There is suddenly a lot of panic over the number of ventilators available in Australia. Likely provoked by headlines around the world proclaiming there are not enough. But is this really the only thing we need to be worrying about?
It may be that people who ‘miss out’ on a ventilator would not have benefited from it — or may not have wanted it in the first place.
The overwhelming focus on the number of ventilators provokes fear as it conjures images of the frail and elderly being forgotten and forced to die alone.
But it doesn’t have to be like this if we ensure national availability of palliative care and advance care planning.
Last week the median age of the Australians who died from COVID-19 was 81 years. A Chinese study has shown that older age is the greatest risk factor for developing respiratory failure and death. Nearly half of the patients who died in Italy had three or more comorbidities, such as hypertension and diabetes. Generally speaking, those who are most effected by COVID-19 also seem to be those who would be the least likely to survive an ICU admission for any reason.
Facing an extraordinary humanitarian and resource crisis, Italian doctors spoke out about rejecting people from ICU based on “potential survival”. Another has said “[Who lives and who dies] is decided by age and by the [patient’s] health conditions. This is how it is in a war.”
These solemn declarations give the impression that those deemed ‘unworthy’ will be left uncared for. It implies that we cannot do everything for everyone and so must do nothing for others.
But this is wrong. Too often doctors speak of there being “nothing left to do” but there is always the opportunity to relieve suffering. We must ensure that palliative care is available for those Australians who would not benefit from a ventilator or who do not wish to be ventilated. Palliative care is well equipped to treat these patients.

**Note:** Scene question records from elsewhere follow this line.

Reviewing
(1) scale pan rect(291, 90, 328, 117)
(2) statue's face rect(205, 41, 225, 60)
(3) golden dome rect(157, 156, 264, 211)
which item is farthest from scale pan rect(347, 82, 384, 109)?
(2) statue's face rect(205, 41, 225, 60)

Nonetheless, in the best of times, let along during a pandemic, palliative medicine is easily overlooked. Unbelievably, Australians over 80 years of age, dying from non-malignant disease, such as respiratory failure, are currently the least likely to receive palliative care — partly due to a lack of referral.
But it is not just the medical fraternity who need reminding about palliative care.

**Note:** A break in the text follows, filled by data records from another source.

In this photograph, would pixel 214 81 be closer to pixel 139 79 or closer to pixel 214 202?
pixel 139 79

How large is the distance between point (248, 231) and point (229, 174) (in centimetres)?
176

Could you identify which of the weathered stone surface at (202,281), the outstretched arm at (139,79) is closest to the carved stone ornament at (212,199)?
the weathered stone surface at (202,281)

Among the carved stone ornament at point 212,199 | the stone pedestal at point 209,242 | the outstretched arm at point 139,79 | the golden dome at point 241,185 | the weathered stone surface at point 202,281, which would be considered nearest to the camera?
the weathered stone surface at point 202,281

There has never been a more pertinent time for all Australians to consider what type of medical care they are — and are not — willing to endure.

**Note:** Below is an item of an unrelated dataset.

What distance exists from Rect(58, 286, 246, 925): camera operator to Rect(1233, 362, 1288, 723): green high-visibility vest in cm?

Many self-actualised 80-year-olds view pneumonia as “an old friend” and upon its arrival entrust me to ensure their dignity and not send them to the cold clinical ICU to suffer a drawn out death. This is an advance care directive.
In an Australian audit of 2,285 patients over 65 years of age, across six states and territories, less than 30% had an advance care directive indicating a person’s preference for care. Even in aged care facilities, less than 50% of residents have a care directive indicating whether, for example — they want to be transferred to the emergency department, be resuscitated or what consequences of medical treatment they would consider unbearable. This is despite evidence demonstrating that advance care directives promote autonomy.
If we don’t ask, we won’t know how people wish to be cared for if their lives are threatened.
The current lack of integrated access to palliative care and responsible advance care planning is something we need to be worrying about. Many older Australians will forgo a ventilator but we will only know this if we ask and if we reassure them that they will always be cared for — ventilated or not.
Dr Jessica Borbasi is a medical doctor and research associate at The Centre for Independent Studies. She is the author of the research report ‘Life Before Death: Improving Palliative Care for Older Australians.’